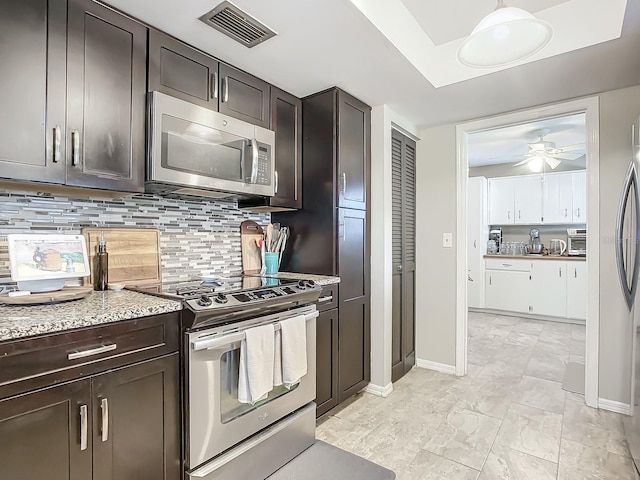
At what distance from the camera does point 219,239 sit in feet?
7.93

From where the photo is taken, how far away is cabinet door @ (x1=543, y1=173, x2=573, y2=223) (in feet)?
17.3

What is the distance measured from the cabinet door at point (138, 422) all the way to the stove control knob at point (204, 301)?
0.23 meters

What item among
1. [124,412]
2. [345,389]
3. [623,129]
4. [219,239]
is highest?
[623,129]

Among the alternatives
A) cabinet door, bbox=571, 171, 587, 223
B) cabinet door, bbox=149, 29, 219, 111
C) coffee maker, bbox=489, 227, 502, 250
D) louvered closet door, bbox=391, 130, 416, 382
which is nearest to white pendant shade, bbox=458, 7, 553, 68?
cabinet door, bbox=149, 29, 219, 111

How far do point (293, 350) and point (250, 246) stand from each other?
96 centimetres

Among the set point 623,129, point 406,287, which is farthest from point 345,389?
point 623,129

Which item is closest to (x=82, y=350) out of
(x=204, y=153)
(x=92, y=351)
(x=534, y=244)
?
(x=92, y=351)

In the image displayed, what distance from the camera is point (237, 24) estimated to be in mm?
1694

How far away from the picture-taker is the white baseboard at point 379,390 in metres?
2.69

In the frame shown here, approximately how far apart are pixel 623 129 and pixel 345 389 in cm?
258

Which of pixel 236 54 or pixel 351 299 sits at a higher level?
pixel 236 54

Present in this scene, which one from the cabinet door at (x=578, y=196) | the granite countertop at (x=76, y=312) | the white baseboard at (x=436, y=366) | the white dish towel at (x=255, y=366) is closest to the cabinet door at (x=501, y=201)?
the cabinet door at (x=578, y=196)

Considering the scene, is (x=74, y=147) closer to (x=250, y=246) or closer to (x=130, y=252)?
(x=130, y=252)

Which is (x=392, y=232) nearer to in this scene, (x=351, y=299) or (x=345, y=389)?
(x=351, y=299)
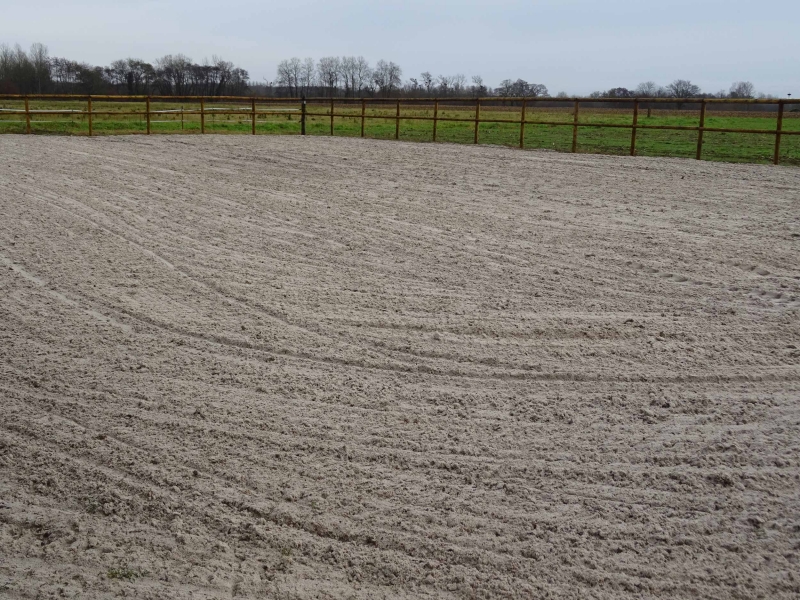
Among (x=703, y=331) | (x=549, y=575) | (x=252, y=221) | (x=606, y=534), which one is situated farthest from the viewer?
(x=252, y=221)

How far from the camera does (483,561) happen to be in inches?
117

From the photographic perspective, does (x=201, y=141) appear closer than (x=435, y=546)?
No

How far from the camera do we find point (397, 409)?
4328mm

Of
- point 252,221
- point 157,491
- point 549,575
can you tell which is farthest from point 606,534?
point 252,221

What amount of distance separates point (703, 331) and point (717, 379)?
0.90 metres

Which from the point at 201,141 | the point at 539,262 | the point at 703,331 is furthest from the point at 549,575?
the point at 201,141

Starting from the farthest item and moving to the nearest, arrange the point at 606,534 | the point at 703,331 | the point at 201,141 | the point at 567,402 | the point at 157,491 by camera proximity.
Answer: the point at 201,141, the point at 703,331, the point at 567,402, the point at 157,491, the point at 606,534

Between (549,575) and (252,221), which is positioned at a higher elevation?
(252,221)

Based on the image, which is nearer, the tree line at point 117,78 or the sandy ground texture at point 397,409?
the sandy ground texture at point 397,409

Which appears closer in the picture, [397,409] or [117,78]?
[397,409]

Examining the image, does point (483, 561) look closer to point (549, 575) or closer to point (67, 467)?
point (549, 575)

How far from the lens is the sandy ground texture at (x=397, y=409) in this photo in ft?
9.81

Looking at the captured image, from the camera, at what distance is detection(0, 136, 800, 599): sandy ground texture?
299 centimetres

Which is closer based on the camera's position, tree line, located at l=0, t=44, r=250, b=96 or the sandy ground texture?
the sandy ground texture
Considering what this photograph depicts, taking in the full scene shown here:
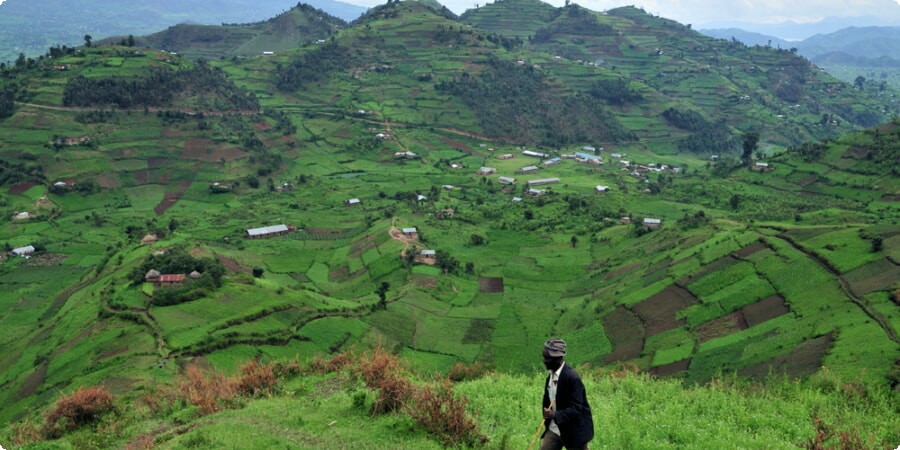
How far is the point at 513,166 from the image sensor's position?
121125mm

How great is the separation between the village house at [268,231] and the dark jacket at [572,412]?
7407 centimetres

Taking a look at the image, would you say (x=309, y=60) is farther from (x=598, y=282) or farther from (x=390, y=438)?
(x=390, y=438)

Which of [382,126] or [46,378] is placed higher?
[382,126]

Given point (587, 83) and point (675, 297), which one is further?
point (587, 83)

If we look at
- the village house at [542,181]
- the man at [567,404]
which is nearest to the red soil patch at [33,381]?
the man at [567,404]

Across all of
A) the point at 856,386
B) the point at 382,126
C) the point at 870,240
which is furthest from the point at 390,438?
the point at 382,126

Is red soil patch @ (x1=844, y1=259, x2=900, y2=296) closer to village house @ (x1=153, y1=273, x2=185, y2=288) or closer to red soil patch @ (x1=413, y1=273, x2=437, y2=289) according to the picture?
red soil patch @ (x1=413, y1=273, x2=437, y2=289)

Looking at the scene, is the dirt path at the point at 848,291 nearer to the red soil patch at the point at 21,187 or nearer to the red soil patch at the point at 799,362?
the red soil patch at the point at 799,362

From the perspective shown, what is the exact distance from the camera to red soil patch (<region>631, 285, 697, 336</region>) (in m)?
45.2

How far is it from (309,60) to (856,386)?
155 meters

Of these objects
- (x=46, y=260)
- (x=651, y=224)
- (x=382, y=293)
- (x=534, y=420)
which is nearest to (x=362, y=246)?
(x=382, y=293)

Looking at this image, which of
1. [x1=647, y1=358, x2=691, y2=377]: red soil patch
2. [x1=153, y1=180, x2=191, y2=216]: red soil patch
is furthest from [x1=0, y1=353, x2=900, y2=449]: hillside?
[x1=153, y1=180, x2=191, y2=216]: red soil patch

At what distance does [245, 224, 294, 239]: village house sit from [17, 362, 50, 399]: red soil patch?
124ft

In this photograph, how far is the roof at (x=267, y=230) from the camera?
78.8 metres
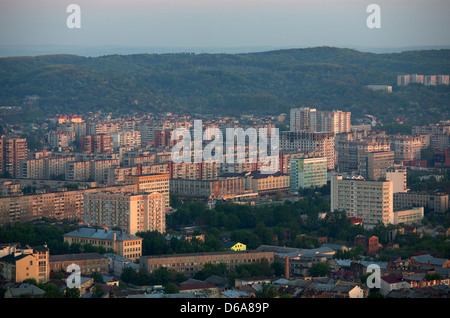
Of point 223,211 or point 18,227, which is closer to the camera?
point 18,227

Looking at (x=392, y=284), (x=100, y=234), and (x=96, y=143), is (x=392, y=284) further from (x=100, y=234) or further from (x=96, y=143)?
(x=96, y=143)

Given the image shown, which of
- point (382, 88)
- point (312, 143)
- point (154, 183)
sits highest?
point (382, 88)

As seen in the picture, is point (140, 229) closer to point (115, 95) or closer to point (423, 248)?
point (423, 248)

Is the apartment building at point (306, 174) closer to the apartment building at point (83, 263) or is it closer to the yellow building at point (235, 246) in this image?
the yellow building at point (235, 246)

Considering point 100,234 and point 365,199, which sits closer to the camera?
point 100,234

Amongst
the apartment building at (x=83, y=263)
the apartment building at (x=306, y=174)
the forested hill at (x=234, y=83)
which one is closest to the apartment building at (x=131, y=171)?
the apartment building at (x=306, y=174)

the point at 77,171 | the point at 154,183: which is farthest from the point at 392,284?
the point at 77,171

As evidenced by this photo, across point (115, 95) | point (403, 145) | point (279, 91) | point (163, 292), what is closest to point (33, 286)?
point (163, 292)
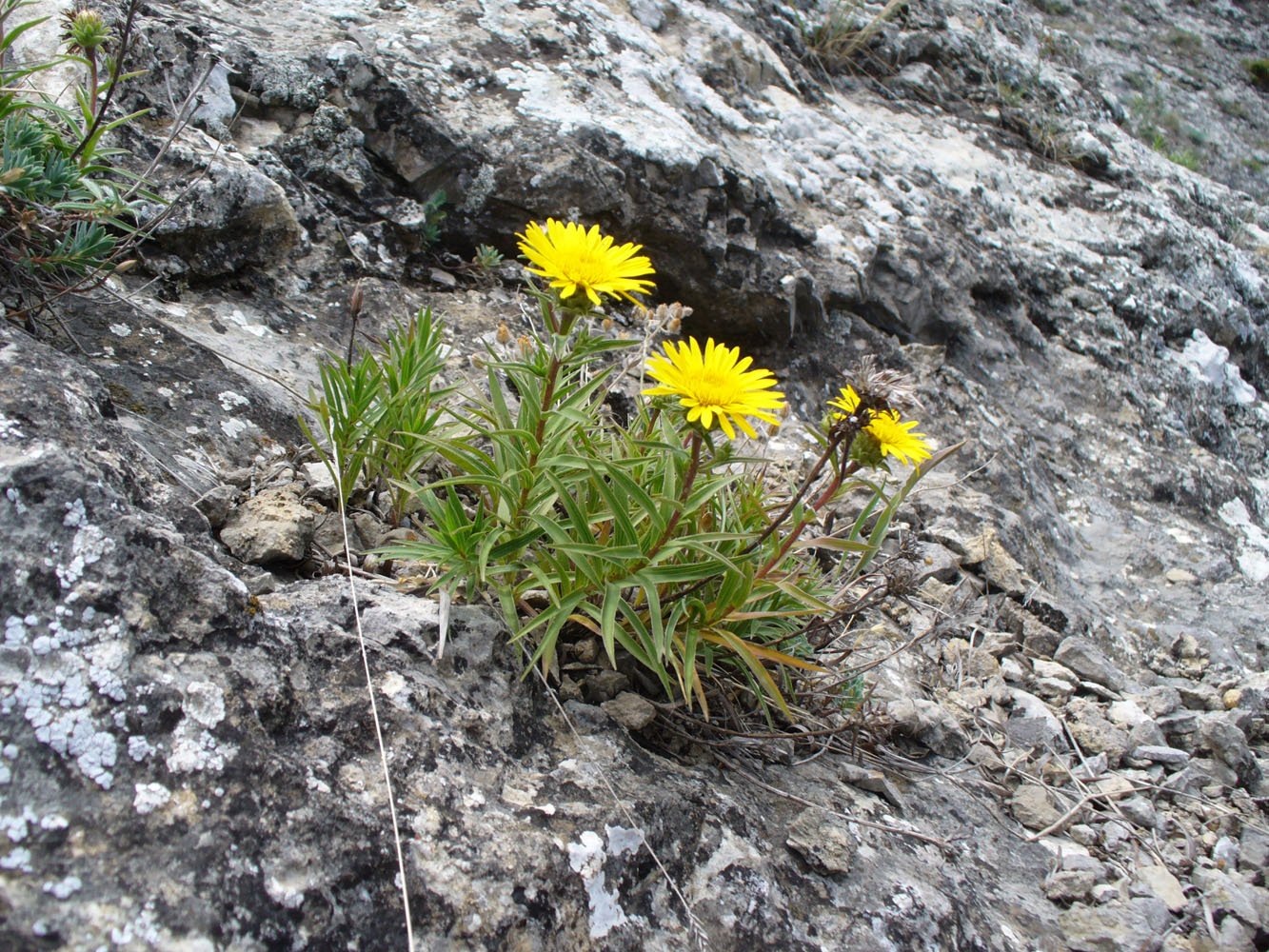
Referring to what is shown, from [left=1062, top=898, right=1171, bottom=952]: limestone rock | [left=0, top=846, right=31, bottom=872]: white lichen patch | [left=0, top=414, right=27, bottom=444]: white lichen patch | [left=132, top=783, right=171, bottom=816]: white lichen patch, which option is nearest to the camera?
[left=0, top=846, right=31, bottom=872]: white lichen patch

·····

■ **Given instruction**
Retype exactly the lines from the one containing "Of point 223,211" through the last line of the records above, both included, and leave out any pictures.

■ **Complete answer**
Of point 223,211 or point 18,227, which is closer to the camera?
point 18,227

Looking at (x=392, y=284), (x=100, y=234), and (x=96, y=143), is (x=392, y=284) further from (x=100, y=234) or further from (x=96, y=143)?
(x=96, y=143)

Given the image shown, which of
- point (382, 88)
- point (312, 143)
- point (154, 183)
sits highest?
point (382, 88)

As seen in the picture, is point (140, 229) closer to point (115, 95) or closer to point (423, 248)?
point (423, 248)

Is the apartment building at point (306, 174) closer to the apartment building at point (83, 263) or is it closer to the yellow building at point (235, 246) in this image?
the yellow building at point (235, 246)

Considering point 100,234 and point 365,199, which sits closer to the camera?
point 100,234

Amongst
the apartment building at (x=83, y=263)
the apartment building at (x=306, y=174)
the forested hill at (x=234, y=83)
which one is closest to the apartment building at (x=131, y=171)?
the apartment building at (x=306, y=174)

the point at 77,171 | the point at 154,183: which is farthest from the point at 392,284?
the point at 77,171

As evidenced by this photo, across point (115, 95) | point (403, 145) | point (279, 91) | point (163, 292), what is closest to point (33, 286)?
point (163, 292)
Referring to what is shown, from [left=1062, top=898, right=1171, bottom=952]: limestone rock | [left=0, top=846, right=31, bottom=872]: white lichen patch | [left=0, top=414, right=27, bottom=444]: white lichen patch | [left=132, top=783, right=171, bottom=816]: white lichen patch, which option is nearest to the camera?
[left=0, top=846, right=31, bottom=872]: white lichen patch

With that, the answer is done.